Instruction: Could you turn the entries, from the line containing "From the photographer's" through the end of the entries, into a JSON list of strings with one string per line and blank lines left out?
## begin Extracted material
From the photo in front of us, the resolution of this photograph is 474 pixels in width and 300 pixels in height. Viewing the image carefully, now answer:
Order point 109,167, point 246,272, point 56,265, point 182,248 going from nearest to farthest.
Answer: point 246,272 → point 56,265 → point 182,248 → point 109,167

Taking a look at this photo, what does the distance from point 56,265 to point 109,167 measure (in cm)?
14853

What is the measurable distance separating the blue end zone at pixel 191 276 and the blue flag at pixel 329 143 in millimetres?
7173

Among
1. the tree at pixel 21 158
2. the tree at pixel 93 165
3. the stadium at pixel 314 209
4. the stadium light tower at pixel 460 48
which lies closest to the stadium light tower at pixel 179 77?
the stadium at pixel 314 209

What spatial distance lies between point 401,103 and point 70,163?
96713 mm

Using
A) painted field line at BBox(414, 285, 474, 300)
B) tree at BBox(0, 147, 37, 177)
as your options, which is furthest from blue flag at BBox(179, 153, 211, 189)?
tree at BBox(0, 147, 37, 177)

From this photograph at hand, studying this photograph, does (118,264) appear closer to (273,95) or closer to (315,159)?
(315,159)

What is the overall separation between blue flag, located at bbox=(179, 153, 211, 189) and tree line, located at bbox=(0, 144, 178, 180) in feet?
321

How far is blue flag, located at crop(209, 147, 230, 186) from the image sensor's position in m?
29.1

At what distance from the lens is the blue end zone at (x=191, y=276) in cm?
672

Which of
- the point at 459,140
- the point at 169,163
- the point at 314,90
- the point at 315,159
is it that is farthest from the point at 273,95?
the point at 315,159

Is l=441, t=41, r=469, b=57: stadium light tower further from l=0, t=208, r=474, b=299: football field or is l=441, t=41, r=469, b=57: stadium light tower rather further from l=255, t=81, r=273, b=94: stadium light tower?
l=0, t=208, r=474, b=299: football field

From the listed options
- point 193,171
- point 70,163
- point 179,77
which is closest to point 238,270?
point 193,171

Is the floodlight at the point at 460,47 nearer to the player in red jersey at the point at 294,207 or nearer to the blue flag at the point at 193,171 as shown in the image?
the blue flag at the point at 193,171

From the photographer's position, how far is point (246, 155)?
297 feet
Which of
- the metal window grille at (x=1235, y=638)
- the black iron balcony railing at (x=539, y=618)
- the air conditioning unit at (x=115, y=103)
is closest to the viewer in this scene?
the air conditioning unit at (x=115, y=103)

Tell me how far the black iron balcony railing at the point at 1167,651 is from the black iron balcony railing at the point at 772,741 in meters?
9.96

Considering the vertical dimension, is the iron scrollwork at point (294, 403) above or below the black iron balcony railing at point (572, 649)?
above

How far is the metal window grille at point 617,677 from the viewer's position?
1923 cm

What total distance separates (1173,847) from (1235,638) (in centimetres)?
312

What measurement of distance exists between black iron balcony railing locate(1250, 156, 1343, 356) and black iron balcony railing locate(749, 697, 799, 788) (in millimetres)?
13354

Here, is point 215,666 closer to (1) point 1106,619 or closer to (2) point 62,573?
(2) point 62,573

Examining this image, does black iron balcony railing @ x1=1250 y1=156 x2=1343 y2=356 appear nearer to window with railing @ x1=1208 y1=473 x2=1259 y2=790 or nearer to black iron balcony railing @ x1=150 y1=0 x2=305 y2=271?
## end Extracted material
The reply:
[
  "From the photographer's position, how far is point (246, 155)?",
  "297 feet",
  "Which of",
  "- the metal window grille at (x=1235, y=638)",
  "- the black iron balcony railing at (x=539, y=618)",
  "- the air conditioning unit at (x=115, y=103)",
  "is closest to the viewer in this scene?",
  "the air conditioning unit at (x=115, y=103)",
  "Tell me how far the black iron balcony railing at the point at 1167,651 is from the black iron balcony railing at the point at 772,741 in meters?",
  "9.96",
  "Considering the vertical dimension, is the iron scrollwork at point (294, 403) above or below the black iron balcony railing at point (572, 649)?",
  "above",
  "How far is the metal window grille at point 617,677 from the viewer's position?",
  "1923 cm",
  "What total distance separates (1173,847) from (1235,638) (in centimetres)?",
  "312",
  "What measurement of distance exists between black iron balcony railing locate(1250, 156, 1343, 356) and black iron balcony railing locate(749, 697, 799, 788) (in millimetres)?",
  "13354",
  "Here, is point 215,666 closer to (1) point 1106,619 or closer to (2) point 62,573?",
  "(2) point 62,573",
  "Examining this image, does black iron balcony railing @ x1=1250 y1=156 x2=1343 y2=356 appear nearer to window with railing @ x1=1208 y1=473 x2=1259 y2=790 or nearer to black iron balcony railing @ x1=150 y1=0 x2=305 y2=271?"
]